I dont know how to solve the problem below.
(1) $p[1]$, $p[2]$, $\ldots$, $p[n]$ are distinct primes, where $n = 1,2,\ldots$ Let $a[n]$ be the sum of square root of those primes, that is, $a[n] = \sqrt{p[1]}+\ldots+\sqrt{p[n]}$. Show that there exists a polynomial with integer coefficients that has $a[n]$ as a solution.

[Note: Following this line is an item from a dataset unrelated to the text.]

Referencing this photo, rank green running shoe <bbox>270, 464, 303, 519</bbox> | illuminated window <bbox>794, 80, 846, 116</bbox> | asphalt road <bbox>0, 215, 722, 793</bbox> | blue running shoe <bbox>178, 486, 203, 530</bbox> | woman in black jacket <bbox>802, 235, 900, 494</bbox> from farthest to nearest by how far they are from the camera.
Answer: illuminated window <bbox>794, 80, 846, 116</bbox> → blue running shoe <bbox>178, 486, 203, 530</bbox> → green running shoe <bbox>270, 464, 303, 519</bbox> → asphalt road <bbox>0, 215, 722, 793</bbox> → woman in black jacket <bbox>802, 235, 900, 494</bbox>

(2) Show that $a[n]$ is irrational.
I can solve this without using (1) for (2). But my teacher said (1) is a hint for (2). Help please?
Hint:
For 2): Use the rational root theorem. If $x = \frac{p}{q}$ is a rational root of a polynomial equation $f(x) = c_mx^m + \ldots c_1 x + c_0$ with integer coefficients $c_i$ then $p$ is a factor of $c_0$ and $q$ is a factor of $a_m$.
For 1):
For $n=1$ we have:
$$(x-\sqrt{p_1})(x+\sqrt{p_1}) = x^2 - p_1$$
For $n=2$ we put $x = \sqrt{p_1} + \sqrt{p_2}$ then:
$$(x -\sqrt{p_1})^2 = p_2 = x^2 + p_1 - 2x\sqrt{p_1}$$
so
$$(x^2 + p_1 - p_2)^2 - 4x^2p_1 = 0$$
For $n=3$ we put $x = \sqrt{p_1}+\sqrt{p_2} + \sqrt{p_3}$ then
$$(x -\sqrt{p_1})^2 = (\sqrt{p_2} + \sqrt{p_3})^2 = p_2+p_3+2\sqrt{p_2p_3}$$
so
$$x^2 +p_1-p_2-p_3 = 2x\sqrt{p_1} +2\sqrt{p_2p_3}$$
squaring again gives
$$(x^2 +p_1-p_2-p_3)^2 = 4x^2p_1 + 4p_2p_3 + 8x\sqrt{p_1p_2p_3}$$
and a final rearrangement and squaring gives
$$((x^2 +p_1-p_2-p_3)^2 - 4x^2p_1 - 4p_2p_3)^2 - 64x^2p_1p_2p_3 = 0$$
which is the desired polynomial.
The general case is more tricky, see this MSE answer for a proof.